THE 13th general election (GE13) since our independence is finally happening, after Datuk Seri Najib Razak announced that Parliament has been dissolved on 3rd April 2013, exactly four years after he took over as prime minister. This takes place after an extensive guessing game lasting over a period of close to two years.
What the delay has meant for political parties is that first, both the Barisan Nasional (BN) and Pakatan Rakyat (PR) coalitions were kept on their toes in getting themselves fully prepared for the election campaign and messaging strategy early, since polls could have taken place any time. For instance, the PR manifesto is said to have been drafted as early as May 2012 although it was only launched early this year.
Second and more importantly, the campaigning period effectively began early, both online and face-to-face, with nightly ceramah taking place in towns all over the country. Such a long-drawn-out intense campaign means the need for a massive amount of financial resources in order to sustain related activities. Money is needed to fund the printing of leaflets, banners and newspapers; pay election workers and campaigners; put out media advertisements; organise rallies and forums; conduct training and research; and other miscellaneous requirements.
- - -
* **GIVEN REQUEST 1**: Decide whether each statement agrees with the GE13 passage, answering yes or no and quoting the words of the passage that settle it. (a) Parliament was dissolved exactly four years after Najib Razak took over as prime minister. (b) The PR manifesto was launched in May 2012. (c) The early campaigning took place only online.
* **GIVEN REQUEST 2**: According to the GE13 passage, how long did the guessing game over the election date last?
* **GIVEN REQUEST 3**: Continue the GE13 passage from the point where it stops.

* **COLLECTED MATERIAL**:
- - -
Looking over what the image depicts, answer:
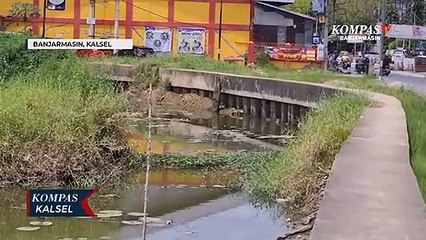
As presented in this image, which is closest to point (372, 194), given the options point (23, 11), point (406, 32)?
- - -
* **ANSWER 1**:
(a) Yes: "exactly four years after he took over as prime minister"
(b) No: "drafted as early as May 2012 although it was only launched early this year"
(c) No: "both online and face-to-face"

* **ANSWER 2**: Close to two years.

* **ANSWER 3**:
On a much larger scale, the BN federal government has spent billions of ringgit in the months leading up to the election. Although Article 10(3) of the Election Offences Act 1954 essentially prohibits vote-buying, this has not stopped our prime minister from announcing one-off bonuses to more than 40,000 employees of Telekom Malaysia and Pos Malaysia, RM1,000 in ‘token of appreciation’ to more than 40,000 employees of Petronas, on top of the latest RM500 handouts in the form of BR1M 2.0 to seven million low-income households and individuals. In these cases, government funds were used, and they do not technically contravene any laws despite it being clear that BN is seeking support through these handouts.
Funding Political Campaigns
How exactly political parties and politicians fund their campaigns remains shrouded in secrecy. PR parties like the Democratic Action Party (DAP), Parti Keadilan Rakyat (PKR) and Parti Islam Se-Malaysia (PAS) have over the years resorted to donations by private individuals, fundraising dinners, publications, membership fees and contributions collected at events or forums. In the PR-led states, it has been possible for the state governments to hold functions that would recognise the state’s achievements. Although the line between the two is often blurred, the distinction must be clearly made between state and political party: state funds should not be used to directly fund election campaigns.
In Transparency International’s (TI) research, it was found that where Umno traditionally relied on membership fees and private donations, this changed when it started to own corporations and shares, thereby reaping profits from its business interests. Amongst the BN component parties, this model is employed by Umno and MCA most prominently.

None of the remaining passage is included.